A homopyrimidine oligonucleotide d(TTTCCTCCTCT) was covalently linked to 1,10-phenanthroline via a 5'-thiophosphate group. In the presence of copper ions and a reducing agent the copper-phenanthroline complex induced cleavage reactions in duplex DNA. The oligonucleotide binds to the major groove of DNA at a homopurine.homopyrimidine sequence, forming a local triple helix. It is oriented parallel to the homopurine strand. Watson-Crick A.T and G.C base pairs are recognized via Hoogsteen-type hydrogen bonding by thymine and protonated cytosine, respectively. The cleavage patterns on opposite strands of duplex DNA at the homopurine.homopyrimidine sequence are asymmetric. They are shifted toward the 3'-side indicating that cleavage takes place from the minor groove even though the oligonucleotide is bound to the major groove.
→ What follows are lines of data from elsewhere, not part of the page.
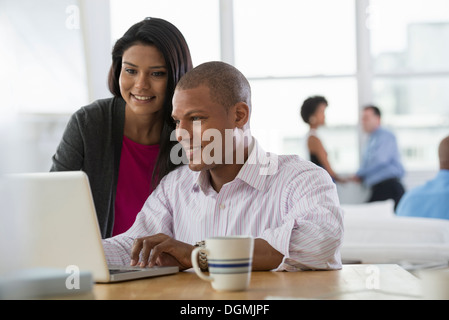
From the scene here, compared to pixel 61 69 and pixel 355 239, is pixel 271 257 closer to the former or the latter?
pixel 355 239

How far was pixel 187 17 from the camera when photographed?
5676mm

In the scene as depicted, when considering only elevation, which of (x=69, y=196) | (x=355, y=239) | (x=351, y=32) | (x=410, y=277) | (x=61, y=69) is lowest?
(x=355, y=239)

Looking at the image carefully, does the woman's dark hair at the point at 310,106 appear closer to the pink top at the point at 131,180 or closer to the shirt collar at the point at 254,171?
the pink top at the point at 131,180

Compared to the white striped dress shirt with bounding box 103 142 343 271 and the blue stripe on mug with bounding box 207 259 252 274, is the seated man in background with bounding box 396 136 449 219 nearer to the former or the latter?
the white striped dress shirt with bounding box 103 142 343 271

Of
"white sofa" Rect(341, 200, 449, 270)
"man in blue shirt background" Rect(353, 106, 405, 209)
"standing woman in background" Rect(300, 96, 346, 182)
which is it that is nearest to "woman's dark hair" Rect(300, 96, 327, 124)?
"standing woman in background" Rect(300, 96, 346, 182)

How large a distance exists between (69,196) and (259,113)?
4725 mm

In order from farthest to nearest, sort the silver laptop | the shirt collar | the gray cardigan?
the gray cardigan
the shirt collar
the silver laptop

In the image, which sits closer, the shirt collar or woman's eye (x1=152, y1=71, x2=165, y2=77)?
the shirt collar

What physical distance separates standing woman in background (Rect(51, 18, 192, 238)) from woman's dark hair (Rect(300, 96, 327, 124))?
3207 millimetres

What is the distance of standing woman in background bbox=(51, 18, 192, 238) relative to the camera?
74.7 inches

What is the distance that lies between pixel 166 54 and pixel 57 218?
889 millimetres

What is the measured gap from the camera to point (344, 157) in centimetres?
571

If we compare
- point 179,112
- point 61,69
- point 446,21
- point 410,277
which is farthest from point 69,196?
point 446,21

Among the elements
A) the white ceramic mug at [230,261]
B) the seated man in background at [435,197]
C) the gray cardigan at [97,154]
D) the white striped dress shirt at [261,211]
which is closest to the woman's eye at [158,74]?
the gray cardigan at [97,154]
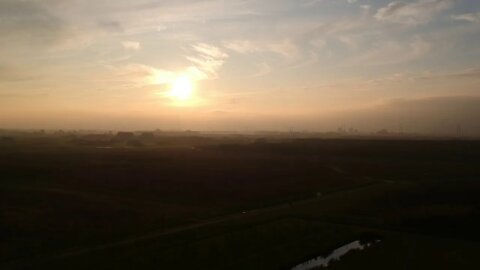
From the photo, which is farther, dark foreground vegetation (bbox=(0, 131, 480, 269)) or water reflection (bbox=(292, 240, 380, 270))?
dark foreground vegetation (bbox=(0, 131, 480, 269))

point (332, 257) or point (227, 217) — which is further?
point (227, 217)

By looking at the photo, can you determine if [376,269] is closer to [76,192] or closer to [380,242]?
[380,242]

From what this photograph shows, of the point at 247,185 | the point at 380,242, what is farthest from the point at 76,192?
the point at 380,242

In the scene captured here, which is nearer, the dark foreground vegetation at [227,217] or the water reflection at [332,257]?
the water reflection at [332,257]

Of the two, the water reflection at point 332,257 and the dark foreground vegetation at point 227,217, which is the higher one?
the dark foreground vegetation at point 227,217

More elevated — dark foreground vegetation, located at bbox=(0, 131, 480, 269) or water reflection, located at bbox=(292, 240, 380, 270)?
dark foreground vegetation, located at bbox=(0, 131, 480, 269)
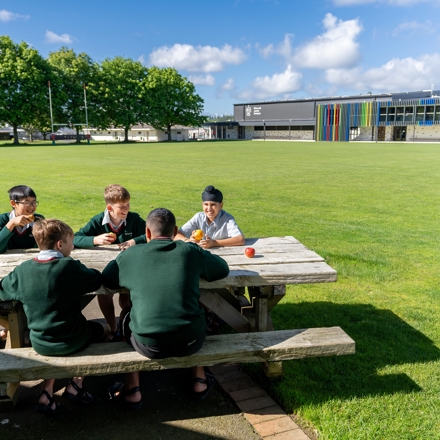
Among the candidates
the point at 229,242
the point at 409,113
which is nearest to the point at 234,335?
the point at 229,242

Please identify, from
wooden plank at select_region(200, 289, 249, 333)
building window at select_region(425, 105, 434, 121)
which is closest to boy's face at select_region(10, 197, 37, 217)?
wooden plank at select_region(200, 289, 249, 333)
It is therefore suggested that the phenanthroline ring attached to the oligonucleotide intercalates into DNA at the junction between the triple and the double helix and that the copper complex forms in the minor groove where radical reactions leading to strand cleavage occur. The homopyrimidine oligodeoxynucleotide d(TTTCCTCCTCT) tethered to phenanthroline binds to a single site on SV 40 DNA. It cleaves circular and linear SV 40 DNA at this single binding site. Cleavage requires both copper ions and a reducing agent. The unsubstituted oligonucleotide competes with the oligonucleotide-phenanthroline conjugate and prevents site-specific cleavage. These results demonstrate that oligonucleotide-phenanthroline conjugates can be used to induce sequence-specific cleavage of duplex DNA. Such artificial endonucleases could be used, among other things, to map genes on long DNA fragments, to induce site-specific mutations or to block gene expression at the transcriptional level.